Rising Stars in...Radio & Recording

November 1, 2012 | By Amanda Ameer

Judd Greenstein
Composer/Founder, New Amsterdam Records

In 2007, composer Judd Greenstein, now 33, put feelers into the new music community about making recordings. Interest snowballed, and he quickly looked to his eventual co-directors of New Amsterdam Records: composer Sarah Kirkland Snider, an old friend with similar musical and professional values, and composer William Brittelle, who came from the rock and promoter world. Dozens of records from friends and collaborators immediately came across their desks. “My proverbial desk,” in Greenstein’s bedroom. “Now there are at least three desks. They may be IKEA, but they’re desks.”

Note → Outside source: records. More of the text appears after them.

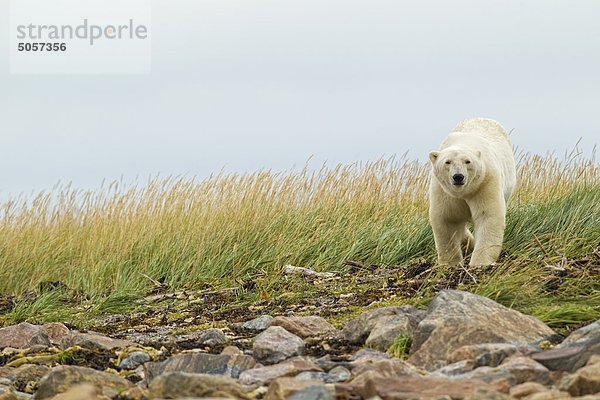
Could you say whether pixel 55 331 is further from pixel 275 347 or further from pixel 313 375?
pixel 313 375

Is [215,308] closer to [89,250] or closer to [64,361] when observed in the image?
[64,361]

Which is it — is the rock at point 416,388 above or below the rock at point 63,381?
above

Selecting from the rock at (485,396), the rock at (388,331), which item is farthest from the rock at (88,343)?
the rock at (485,396)

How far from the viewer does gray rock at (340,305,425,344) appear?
16.0 ft

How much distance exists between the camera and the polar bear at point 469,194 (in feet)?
25.3

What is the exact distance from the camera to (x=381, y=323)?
4977 mm

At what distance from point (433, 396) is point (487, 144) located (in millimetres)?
5436

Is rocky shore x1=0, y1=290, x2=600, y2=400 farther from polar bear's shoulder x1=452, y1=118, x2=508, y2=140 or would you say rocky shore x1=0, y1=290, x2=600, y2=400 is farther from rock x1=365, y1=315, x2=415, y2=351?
polar bear's shoulder x1=452, y1=118, x2=508, y2=140

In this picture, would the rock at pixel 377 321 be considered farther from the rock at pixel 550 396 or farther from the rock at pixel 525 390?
the rock at pixel 550 396

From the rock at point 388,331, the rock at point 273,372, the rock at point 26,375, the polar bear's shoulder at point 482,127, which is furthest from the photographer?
the polar bear's shoulder at point 482,127

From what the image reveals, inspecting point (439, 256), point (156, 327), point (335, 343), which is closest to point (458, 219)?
point (439, 256)

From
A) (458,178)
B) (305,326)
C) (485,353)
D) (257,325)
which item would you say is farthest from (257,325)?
(485,353)

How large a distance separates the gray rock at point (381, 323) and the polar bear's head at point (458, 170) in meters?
2.49

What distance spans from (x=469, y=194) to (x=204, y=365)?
4.02 meters
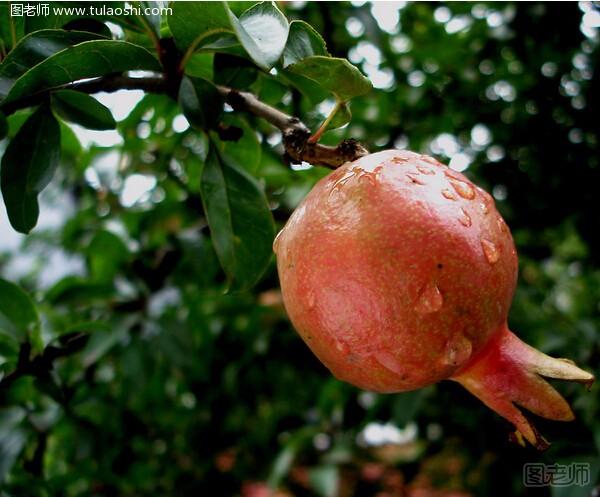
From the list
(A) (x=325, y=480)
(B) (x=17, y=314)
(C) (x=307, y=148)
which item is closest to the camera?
(C) (x=307, y=148)

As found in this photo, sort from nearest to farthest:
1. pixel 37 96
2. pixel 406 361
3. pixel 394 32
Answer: pixel 406 361 < pixel 37 96 < pixel 394 32

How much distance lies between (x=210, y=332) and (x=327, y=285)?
0.88 metres

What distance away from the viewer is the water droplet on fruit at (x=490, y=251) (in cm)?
48

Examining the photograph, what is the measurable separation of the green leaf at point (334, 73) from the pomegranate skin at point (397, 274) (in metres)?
0.07

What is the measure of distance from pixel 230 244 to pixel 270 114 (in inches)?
5.6

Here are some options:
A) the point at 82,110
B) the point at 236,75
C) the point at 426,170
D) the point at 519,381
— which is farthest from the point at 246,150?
the point at 519,381

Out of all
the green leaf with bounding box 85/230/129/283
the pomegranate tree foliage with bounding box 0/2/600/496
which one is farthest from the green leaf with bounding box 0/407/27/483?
the green leaf with bounding box 85/230/129/283

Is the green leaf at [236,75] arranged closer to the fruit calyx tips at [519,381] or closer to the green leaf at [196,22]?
the green leaf at [196,22]

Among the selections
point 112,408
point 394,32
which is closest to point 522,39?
point 394,32

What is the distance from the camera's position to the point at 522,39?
53.3 inches

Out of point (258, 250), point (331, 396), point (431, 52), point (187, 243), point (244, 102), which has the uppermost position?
point (244, 102)

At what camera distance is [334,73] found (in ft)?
1.68

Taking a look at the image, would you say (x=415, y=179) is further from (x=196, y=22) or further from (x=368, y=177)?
(x=196, y=22)

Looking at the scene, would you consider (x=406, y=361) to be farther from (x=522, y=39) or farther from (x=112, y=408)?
(x=522, y=39)
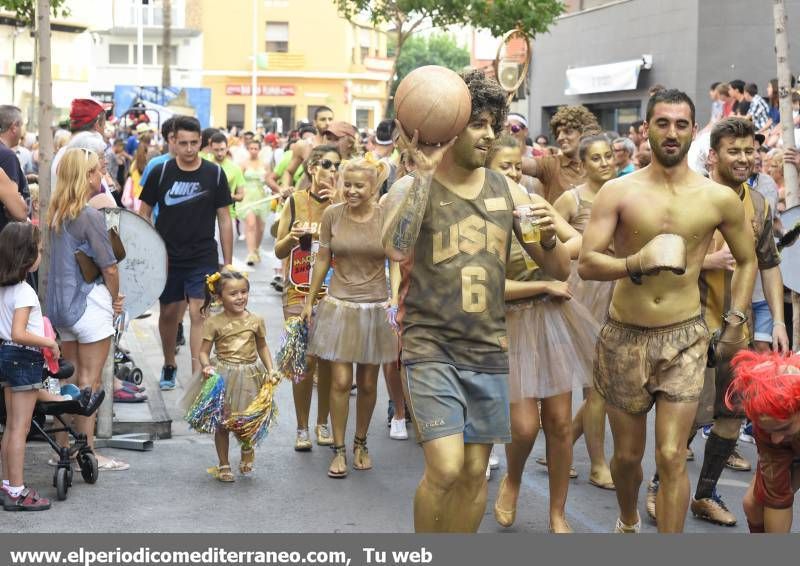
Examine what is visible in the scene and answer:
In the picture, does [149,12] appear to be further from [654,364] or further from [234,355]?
[654,364]

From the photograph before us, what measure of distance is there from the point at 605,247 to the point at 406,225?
1229 mm

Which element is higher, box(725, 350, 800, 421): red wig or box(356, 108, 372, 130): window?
box(356, 108, 372, 130): window

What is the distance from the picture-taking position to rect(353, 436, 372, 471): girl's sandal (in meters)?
8.81

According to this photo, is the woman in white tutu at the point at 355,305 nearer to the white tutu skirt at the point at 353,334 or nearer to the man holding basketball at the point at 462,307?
the white tutu skirt at the point at 353,334

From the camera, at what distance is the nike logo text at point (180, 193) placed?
1110cm

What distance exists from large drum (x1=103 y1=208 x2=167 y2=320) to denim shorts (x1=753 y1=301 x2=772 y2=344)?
164 inches

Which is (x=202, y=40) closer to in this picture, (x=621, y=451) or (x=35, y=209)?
(x=35, y=209)

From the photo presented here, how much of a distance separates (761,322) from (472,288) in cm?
465

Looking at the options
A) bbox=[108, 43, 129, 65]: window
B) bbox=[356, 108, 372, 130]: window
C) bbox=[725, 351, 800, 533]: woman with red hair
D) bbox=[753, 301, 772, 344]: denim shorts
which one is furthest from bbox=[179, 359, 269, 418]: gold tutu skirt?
bbox=[356, 108, 372, 130]: window

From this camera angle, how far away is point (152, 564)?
19.2ft

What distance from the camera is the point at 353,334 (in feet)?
28.8

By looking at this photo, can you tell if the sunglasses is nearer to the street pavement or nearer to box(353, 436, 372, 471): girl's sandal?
the street pavement

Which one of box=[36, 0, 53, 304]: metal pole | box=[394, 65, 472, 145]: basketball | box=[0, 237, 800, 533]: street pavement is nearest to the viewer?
box=[394, 65, 472, 145]: basketball

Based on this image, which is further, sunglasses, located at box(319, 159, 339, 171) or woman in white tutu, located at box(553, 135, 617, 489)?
sunglasses, located at box(319, 159, 339, 171)
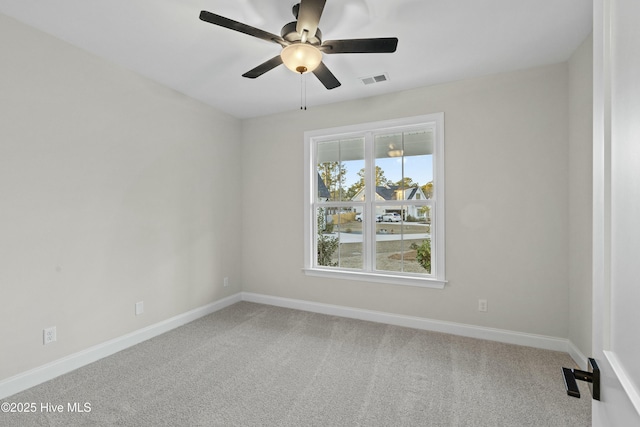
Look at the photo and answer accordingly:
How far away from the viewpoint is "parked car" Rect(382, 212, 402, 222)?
3650 millimetres

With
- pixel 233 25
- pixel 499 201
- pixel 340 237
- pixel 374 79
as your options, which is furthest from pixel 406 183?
pixel 233 25

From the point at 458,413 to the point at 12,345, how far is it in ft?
10.4

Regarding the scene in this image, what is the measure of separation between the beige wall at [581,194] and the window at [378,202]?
110 centimetres

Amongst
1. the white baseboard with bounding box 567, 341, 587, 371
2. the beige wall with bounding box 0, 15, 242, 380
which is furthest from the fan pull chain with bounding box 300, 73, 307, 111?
the white baseboard with bounding box 567, 341, 587, 371

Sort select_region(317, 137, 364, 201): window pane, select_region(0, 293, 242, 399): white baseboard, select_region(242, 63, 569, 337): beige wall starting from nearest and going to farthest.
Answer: select_region(0, 293, 242, 399): white baseboard < select_region(242, 63, 569, 337): beige wall < select_region(317, 137, 364, 201): window pane

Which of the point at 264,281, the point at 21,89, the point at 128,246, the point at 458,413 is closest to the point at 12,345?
the point at 128,246

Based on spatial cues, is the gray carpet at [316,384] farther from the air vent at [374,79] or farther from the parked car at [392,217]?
the air vent at [374,79]

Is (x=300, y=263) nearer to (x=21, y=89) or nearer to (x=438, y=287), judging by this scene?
(x=438, y=287)

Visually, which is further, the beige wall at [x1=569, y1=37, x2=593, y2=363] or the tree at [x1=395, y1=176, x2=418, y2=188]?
the tree at [x1=395, y1=176, x2=418, y2=188]

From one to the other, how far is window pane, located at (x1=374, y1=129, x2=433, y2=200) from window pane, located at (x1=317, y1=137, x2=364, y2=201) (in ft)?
0.82

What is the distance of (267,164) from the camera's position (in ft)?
14.1

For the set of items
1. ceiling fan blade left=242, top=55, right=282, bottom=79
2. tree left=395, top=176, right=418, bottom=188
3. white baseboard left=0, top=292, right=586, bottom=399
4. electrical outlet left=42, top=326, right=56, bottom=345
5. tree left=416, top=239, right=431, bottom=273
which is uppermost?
ceiling fan blade left=242, top=55, right=282, bottom=79

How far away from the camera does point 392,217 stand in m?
3.68

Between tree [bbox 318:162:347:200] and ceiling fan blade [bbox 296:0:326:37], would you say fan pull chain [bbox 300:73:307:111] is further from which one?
ceiling fan blade [bbox 296:0:326:37]
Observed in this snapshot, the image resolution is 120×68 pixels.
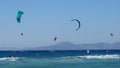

When Greenstein was a student at Williams College, he revived the Independent Music Project, a series to which students came to hear new music. In graduate school at the Yale School of Music, he founded NOW Ensemble and took a part-time job curating a music series at the ArtSpace in New Haven, which paid him a percentage of the door. He later programmed concerts at a downtown art gallery under the name VIM: TriBeCa; presently, he runs The Yehudim. In 2011, Merkin Concert Hall at the Kaufman Center on New York’s Upper West Side asked Greenstein to help create a new music series, a project that turned into The Ecstatic Music Festival. There’s just one more thing: he’s also a successful composer, currently composer-in-residence at the Alabama Symphony Orchestra.

Five years ago, New Amsterdam first spent the initial funds they raised on their web site;  Greenstein points to publicity campaigns for new releases as being next on the to do list. “To some extent, what we’ve been doing from the start is bringing design and production of these [new music] records in line with contemporary standards.”

Two press pieces helped secure New Amsterdam’s place as a top label in the field of new music: The New Yorker’s Alex Ross had already written a piece for the magazine about taking young composers seriously, and NPR’s All Things Considered ran a story on New Amsterdam itself, not as a trend, but about what they were advocating.

Greenstein’s goal is that “our brand becomes synonymous with quality and that people perceive that [we] actually do things for the artists on the roster. I want to help elevate this music from something to which a few people pay attention to something that’s part of the much broader musical conversation.”